The shift makes Japan the last central bank to exit negative rates, and ends an era in which policymakers around the world sought to prop up growth through cheap money and unconventional monetary tools.

"We reverted to a normal monetary policy targeting short-term interest rates, as with other central banks," BOJ Governor Kazuo Ueda said at a press conference after the decision.

"If trend inflation heightens a bit more, that may lead to an increase in short-term rates," Ueda said, without elaborating on the likely pace and timing of further rate hikes.

In a widely expected decision, the BOJ ditched a policy put in place since 2016 by former Governor Haruhiko Kuroda that applied a 0.1% charge on some excess reserves financial institutions parked with the central bank.

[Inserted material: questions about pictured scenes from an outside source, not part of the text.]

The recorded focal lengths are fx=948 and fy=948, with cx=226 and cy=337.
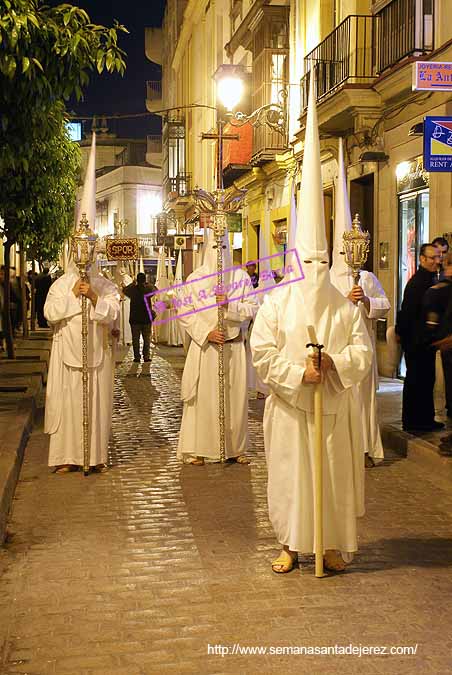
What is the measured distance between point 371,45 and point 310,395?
12356 mm

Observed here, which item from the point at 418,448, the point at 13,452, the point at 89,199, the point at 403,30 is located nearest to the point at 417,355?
the point at 418,448

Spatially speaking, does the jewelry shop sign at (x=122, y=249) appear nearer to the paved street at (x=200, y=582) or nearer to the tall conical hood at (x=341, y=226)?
the tall conical hood at (x=341, y=226)

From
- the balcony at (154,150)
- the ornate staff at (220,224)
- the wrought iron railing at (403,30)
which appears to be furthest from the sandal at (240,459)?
the balcony at (154,150)

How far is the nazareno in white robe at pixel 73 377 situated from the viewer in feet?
30.1

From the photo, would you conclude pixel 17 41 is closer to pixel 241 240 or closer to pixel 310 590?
pixel 310 590

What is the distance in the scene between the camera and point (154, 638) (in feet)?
15.7

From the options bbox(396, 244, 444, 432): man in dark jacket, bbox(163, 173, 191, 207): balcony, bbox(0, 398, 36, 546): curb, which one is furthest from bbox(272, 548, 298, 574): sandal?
bbox(163, 173, 191, 207): balcony

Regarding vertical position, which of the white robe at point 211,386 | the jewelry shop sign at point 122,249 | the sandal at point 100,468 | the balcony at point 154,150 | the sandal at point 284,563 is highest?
the balcony at point 154,150

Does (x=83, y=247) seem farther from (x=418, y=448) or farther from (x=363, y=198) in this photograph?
(x=363, y=198)

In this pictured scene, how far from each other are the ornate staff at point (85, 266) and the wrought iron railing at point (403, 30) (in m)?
7.60

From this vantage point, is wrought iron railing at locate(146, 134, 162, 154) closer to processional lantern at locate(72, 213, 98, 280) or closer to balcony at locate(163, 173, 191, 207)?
balcony at locate(163, 173, 191, 207)

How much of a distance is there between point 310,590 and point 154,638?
1.09m

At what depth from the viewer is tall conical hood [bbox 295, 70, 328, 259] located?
5.70 m

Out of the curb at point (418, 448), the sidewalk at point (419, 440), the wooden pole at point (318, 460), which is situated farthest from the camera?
the sidewalk at point (419, 440)
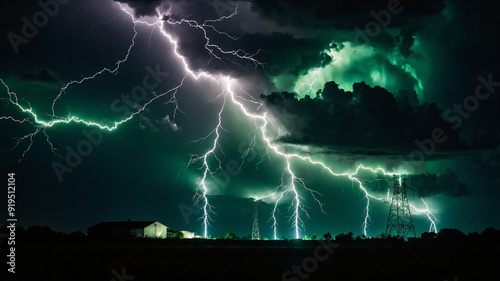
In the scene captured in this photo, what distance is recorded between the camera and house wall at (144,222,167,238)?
57156 mm

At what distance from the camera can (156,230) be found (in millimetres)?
58344

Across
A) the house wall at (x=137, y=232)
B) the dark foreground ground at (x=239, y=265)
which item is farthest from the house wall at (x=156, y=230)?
the dark foreground ground at (x=239, y=265)

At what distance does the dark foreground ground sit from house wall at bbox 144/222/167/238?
2317 cm

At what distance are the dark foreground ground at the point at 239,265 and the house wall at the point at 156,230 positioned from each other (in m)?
23.2

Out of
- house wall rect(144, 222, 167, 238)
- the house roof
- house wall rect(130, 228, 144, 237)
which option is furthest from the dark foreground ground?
the house roof

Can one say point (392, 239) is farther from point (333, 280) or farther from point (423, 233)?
point (333, 280)

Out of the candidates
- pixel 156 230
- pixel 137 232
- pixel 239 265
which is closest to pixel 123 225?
pixel 137 232

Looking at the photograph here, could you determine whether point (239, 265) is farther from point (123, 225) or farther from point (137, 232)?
point (123, 225)

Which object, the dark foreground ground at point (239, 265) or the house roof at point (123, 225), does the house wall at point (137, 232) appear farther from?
the dark foreground ground at point (239, 265)

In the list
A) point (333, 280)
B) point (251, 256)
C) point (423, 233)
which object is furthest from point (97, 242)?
point (423, 233)

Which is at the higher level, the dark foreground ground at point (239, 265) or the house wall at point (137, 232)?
the house wall at point (137, 232)

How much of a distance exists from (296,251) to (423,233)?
32.0m

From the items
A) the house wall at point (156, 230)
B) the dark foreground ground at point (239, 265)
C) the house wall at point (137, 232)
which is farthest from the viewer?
the house wall at point (156, 230)

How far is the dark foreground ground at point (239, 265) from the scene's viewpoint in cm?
2364
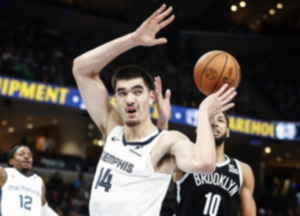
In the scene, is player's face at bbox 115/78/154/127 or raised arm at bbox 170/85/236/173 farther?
player's face at bbox 115/78/154/127

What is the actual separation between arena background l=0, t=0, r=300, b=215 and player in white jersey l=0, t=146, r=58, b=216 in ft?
21.9

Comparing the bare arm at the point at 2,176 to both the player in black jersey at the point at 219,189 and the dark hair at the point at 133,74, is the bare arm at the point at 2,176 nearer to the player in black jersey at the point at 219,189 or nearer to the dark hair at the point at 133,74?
the player in black jersey at the point at 219,189

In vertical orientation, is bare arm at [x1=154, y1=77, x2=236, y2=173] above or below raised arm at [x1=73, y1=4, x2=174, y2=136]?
below

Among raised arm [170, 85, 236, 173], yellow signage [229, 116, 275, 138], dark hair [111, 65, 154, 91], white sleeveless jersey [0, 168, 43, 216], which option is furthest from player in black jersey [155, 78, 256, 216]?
yellow signage [229, 116, 275, 138]

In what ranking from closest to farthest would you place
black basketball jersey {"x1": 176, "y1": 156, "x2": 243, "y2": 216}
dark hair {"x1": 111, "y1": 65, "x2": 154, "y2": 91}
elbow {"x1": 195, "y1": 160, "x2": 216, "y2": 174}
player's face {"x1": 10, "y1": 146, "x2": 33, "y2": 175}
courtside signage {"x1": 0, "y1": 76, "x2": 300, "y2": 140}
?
elbow {"x1": 195, "y1": 160, "x2": 216, "y2": 174} → dark hair {"x1": 111, "y1": 65, "x2": 154, "y2": 91} → black basketball jersey {"x1": 176, "y1": 156, "x2": 243, "y2": 216} → player's face {"x1": 10, "y1": 146, "x2": 33, "y2": 175} → courtside signage {"x1": 0, "y1": 76, "x2": 300, "y2": 140}

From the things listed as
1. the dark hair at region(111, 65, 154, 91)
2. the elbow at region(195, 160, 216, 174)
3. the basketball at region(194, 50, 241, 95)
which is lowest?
the elbow at region(195, 160, 216, 174)

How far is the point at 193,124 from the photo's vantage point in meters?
17.0

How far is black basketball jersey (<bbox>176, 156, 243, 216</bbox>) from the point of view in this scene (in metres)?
3.88

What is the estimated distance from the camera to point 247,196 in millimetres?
4125

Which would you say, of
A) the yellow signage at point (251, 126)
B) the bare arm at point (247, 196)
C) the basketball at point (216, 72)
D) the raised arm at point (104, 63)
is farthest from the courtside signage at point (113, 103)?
the raised arm at point (104, 63)

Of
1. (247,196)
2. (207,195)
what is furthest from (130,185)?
(247,196)

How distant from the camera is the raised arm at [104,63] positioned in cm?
258

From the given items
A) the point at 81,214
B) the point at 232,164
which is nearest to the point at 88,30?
the point at 81,214

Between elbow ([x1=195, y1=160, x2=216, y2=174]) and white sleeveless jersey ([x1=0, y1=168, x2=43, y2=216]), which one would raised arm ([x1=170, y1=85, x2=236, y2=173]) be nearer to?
elbow ([x1=195, y1=160, x2=216, y2=174])
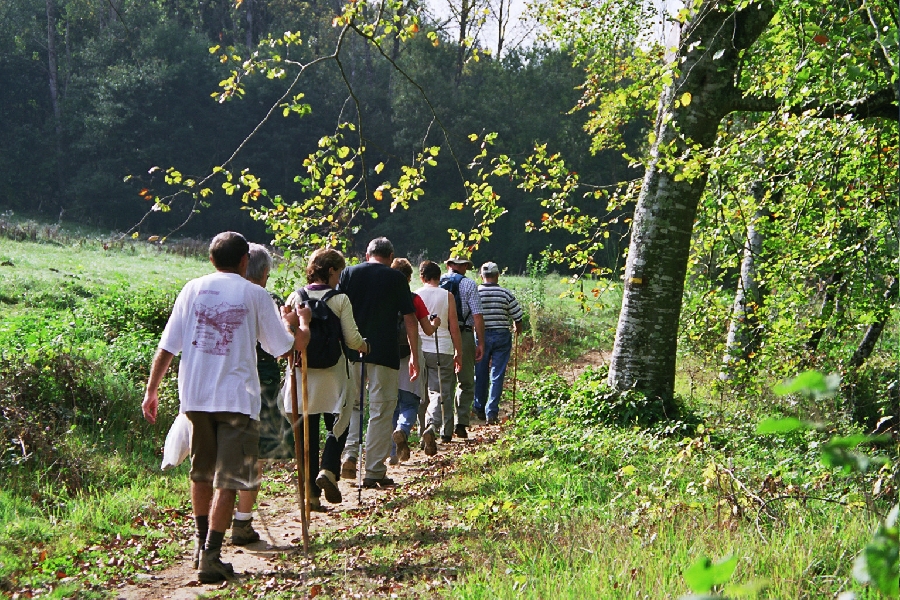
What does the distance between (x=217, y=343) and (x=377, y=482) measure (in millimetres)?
3443

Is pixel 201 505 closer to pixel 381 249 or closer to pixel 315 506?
pixel 315 506

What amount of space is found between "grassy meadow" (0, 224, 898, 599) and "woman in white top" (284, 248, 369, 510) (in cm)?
70

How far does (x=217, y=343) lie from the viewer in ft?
18.5

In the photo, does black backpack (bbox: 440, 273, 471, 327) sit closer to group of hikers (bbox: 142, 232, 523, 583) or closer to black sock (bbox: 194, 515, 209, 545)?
group of hikers (bbox: 142, 232, 523, 583)

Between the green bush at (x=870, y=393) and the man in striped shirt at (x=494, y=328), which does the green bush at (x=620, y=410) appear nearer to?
the man in striped shirt at (x=494, y=328)

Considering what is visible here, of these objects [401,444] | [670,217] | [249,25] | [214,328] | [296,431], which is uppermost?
[249,25]

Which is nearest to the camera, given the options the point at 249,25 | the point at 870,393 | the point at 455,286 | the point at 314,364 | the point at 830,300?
the point at 314,364

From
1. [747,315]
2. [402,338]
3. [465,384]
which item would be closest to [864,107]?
[747,315]

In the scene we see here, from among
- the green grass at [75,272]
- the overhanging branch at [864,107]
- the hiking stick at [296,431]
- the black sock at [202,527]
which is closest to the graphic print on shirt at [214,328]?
the hiking stick at [296,431]

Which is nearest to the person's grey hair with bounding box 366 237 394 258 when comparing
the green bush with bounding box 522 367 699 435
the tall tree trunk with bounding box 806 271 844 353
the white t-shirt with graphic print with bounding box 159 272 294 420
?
the white t-shirt with graphic print with bounding box 159 272 294 420

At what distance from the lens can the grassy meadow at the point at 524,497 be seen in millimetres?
4801

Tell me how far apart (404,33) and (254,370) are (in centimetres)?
406

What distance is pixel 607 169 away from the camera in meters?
57.0

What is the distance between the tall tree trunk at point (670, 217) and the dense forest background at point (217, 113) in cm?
3934
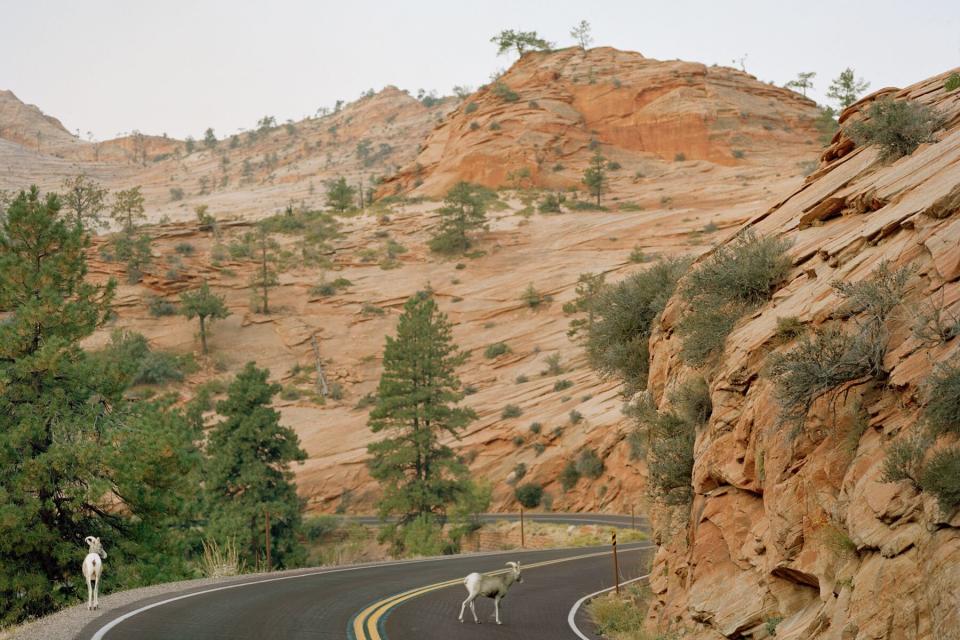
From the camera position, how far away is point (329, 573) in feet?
64.5

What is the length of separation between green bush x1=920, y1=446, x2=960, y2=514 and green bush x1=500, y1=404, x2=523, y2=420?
1484 inches

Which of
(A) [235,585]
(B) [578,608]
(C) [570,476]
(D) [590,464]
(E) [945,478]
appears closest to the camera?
(E) [945,478]

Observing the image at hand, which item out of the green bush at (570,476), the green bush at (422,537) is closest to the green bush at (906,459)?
the green bush at (422,537)

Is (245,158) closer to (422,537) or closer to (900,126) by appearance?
(422,537)

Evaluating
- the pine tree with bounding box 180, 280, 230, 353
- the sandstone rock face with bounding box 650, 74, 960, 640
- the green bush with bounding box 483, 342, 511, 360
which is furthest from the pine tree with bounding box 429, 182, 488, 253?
the sandstone rock face with bounding box 650, 74, 960, 640

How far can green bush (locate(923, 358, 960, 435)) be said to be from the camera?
7.06 m

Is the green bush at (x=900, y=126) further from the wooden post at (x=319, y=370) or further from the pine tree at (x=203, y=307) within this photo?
the pine tree at (x=203, y=307)

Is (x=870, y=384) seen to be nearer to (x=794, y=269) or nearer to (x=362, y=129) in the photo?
(x=794, y=269)

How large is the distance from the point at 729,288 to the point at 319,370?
4982cm

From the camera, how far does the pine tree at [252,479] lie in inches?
1188

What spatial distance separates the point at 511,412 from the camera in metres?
44.7

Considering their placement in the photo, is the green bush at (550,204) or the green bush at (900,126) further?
the green bush at (550,204)

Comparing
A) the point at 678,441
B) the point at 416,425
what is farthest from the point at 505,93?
the point at 678,441

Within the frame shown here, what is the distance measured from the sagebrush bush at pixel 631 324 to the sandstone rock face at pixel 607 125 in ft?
213
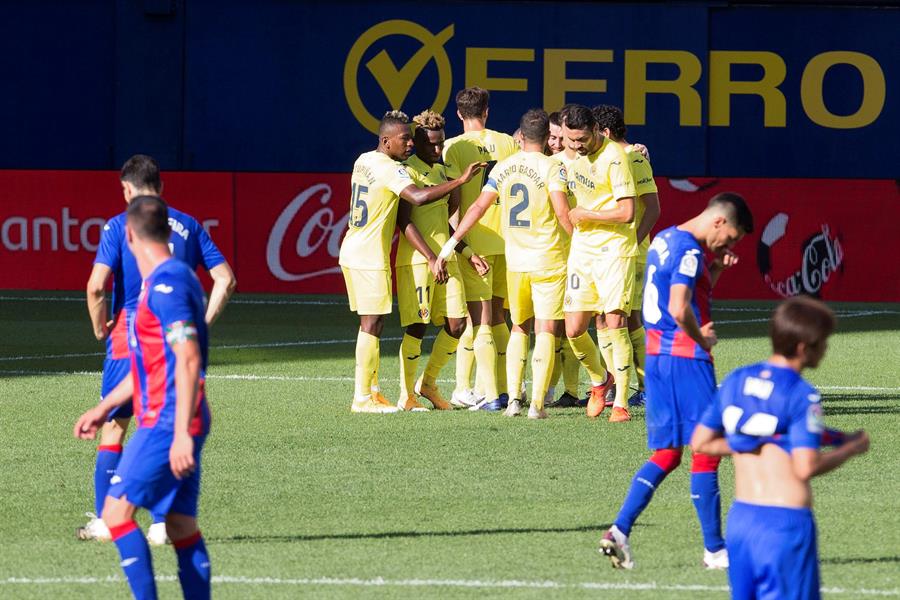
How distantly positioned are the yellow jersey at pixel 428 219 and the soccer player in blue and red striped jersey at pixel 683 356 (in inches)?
187

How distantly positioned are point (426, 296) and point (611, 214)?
1.63 metres

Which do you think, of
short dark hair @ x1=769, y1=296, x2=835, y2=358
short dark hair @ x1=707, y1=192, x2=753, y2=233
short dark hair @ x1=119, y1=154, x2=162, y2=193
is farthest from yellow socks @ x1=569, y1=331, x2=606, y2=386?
short dark hair @ x1=769, y1=296, x2=835, y2=358

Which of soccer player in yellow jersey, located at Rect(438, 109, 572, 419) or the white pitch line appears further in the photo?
soccer player in yellow jersey, located at Rect(438, 109, 572, 419)

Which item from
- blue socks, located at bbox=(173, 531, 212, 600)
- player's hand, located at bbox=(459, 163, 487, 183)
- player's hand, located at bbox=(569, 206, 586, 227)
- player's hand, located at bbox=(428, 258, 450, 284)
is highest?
player's hand, located at bbox=(459, 163, 487, 183)

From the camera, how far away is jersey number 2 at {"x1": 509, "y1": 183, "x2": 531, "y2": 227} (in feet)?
39.0

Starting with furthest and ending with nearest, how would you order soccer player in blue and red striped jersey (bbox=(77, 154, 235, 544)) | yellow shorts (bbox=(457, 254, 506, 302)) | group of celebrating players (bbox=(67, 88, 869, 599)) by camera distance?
yellow shorts (bbox=(457, 254, 506, 302)), soccer player in blue and red striped jersey (bbox=(77, 154, 235, 544)), group of celebrating players (bbox=(67, 88, 869, 599))

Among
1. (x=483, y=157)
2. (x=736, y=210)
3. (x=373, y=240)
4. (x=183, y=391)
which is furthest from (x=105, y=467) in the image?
(x=483, y=157)

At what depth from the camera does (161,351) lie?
19.6ft

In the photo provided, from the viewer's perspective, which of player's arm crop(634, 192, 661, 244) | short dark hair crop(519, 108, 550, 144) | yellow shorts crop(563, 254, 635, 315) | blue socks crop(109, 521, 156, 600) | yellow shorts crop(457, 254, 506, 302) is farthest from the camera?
yellow shorts crop(457, 254, 506, 302)

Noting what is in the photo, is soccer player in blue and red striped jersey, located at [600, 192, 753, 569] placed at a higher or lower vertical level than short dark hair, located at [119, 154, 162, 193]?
lower

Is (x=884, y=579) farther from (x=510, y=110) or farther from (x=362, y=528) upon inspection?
(x=510, y=110)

The BOJ set the overnight call rate as its new policy rate and decided to guide it in a range of 0-0.1% partly by paying 0.1% interest to deposits at the central bank.

"The BOJ today took its first, tentative step towards policy normalisation," said Frederic Neumann, chief Asia economist at HSBC in Hong Kong.

"The elimination of negative interest rates in particular signals the BOJ's confidence that Japan has emerged from the grip of deflation."

The central bank also abandoned yield curve control (YCC), a policy in place since 2016 that capped long-term interest rates around zero, and discontinued purchases of risky assets.

But the BOJ said it will keep buying "broadly the same amount" of government bonds as before and ramp up purchases in case yields rise rapidly, underscoring its focus on preventing any damaging spike in borrowing costs.

In a sign future rate hikes will be moderate, the BOJ also said it expects "accommodative financial conditions to be maintained for the time being."